Suppose we observe a traning set \(D = \{(x_i, f_i), i = 1:N\}\) where \(f(x_i)\) is the nosie-free observation of the function evaluated at \(x_i\). Given a test set \(X_*\) of size \(N_{*}\times D\) we want to predict the function outputs \(f_*\).

If we ask the GP to predict \(f(x)\) for a value of x that it has already seen , we want the GP to return an answer \(f(x)\) with no uncertainity. In other words, it should act as an interpolator of the traning data.
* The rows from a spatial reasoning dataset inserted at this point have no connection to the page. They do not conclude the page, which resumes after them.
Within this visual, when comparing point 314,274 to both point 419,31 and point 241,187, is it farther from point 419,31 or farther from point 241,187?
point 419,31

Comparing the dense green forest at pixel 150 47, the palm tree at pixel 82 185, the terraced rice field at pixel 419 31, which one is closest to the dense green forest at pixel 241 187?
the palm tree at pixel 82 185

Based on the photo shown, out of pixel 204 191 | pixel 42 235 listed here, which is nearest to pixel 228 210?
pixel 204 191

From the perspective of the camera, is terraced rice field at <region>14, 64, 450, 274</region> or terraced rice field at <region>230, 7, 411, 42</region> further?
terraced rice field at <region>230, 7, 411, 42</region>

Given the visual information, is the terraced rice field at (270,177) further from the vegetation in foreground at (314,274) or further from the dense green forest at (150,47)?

This is only possible if we assume that the observations are noiseless.

By definition of GP, the join distribution has the following form:

\[\begin{split} \begin{pmatrix} f \\ f_* \end{pmatrix} \sim \mathcal{N}( \begin{pmatrix} \mu \\ \mu_* \end{pmatrix}, \begin{pmatrix} K & K_* \\ K_*^T & K_{**}\end{pmatrix}) \end{split}\]
  • \(K_{N \times N} = k(X,X)\)

  • \(K_{*_{N \times N_*}} = k(X,X_*)\)

  • \(K_{**_{N_* \times N_*}} = k(X_*, X_*)\)
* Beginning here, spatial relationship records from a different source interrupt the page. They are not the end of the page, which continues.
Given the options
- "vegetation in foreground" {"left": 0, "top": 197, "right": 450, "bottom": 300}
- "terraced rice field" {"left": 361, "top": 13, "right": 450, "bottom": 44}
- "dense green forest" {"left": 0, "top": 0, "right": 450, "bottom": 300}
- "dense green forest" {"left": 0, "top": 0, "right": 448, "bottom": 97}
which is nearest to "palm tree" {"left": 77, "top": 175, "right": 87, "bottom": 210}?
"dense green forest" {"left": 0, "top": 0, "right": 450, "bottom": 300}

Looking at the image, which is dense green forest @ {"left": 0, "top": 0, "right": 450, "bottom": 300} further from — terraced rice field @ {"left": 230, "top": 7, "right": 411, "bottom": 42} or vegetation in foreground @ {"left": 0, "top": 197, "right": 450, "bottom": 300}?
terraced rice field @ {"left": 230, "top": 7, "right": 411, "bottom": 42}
By the rules for conditioning Gaussians we get:

\[\begin{split} p(f_*|X_*,X, f) = N(f_*| \mu_*, \Sigma_*) \\ \mu_* = \mu(X_*) + K_*^TK^{-1}(f - \mu(X)) \\ \Sigma_* = K_** - K^T_*K^{-1}K_* \end{split}\]

Example:

On the left we draw samples from the prior \(p(f|X)\) and the right from the posterior \(p(f_*| X_*, X, f)\)

Using an Gaussian kernel:

\[ \mathcal{k}(x, x') = \sigma^2_f \exp(- \frac{1}{2l^2} (x - x')^2) \]
  • \(l\) controls the horizontal length

  • \(\sigma^2_f\) controls the vertical variation

One application of noise-free GP regression is as a computationally cheap proxy for the behavior of a complex simulator, such as a weather forecasting program. One can then estimate the effect of changing simulator parameters by examining their effect on the GP’s predictions, rather than having to run the simulator many times, which may be prohibitively slow.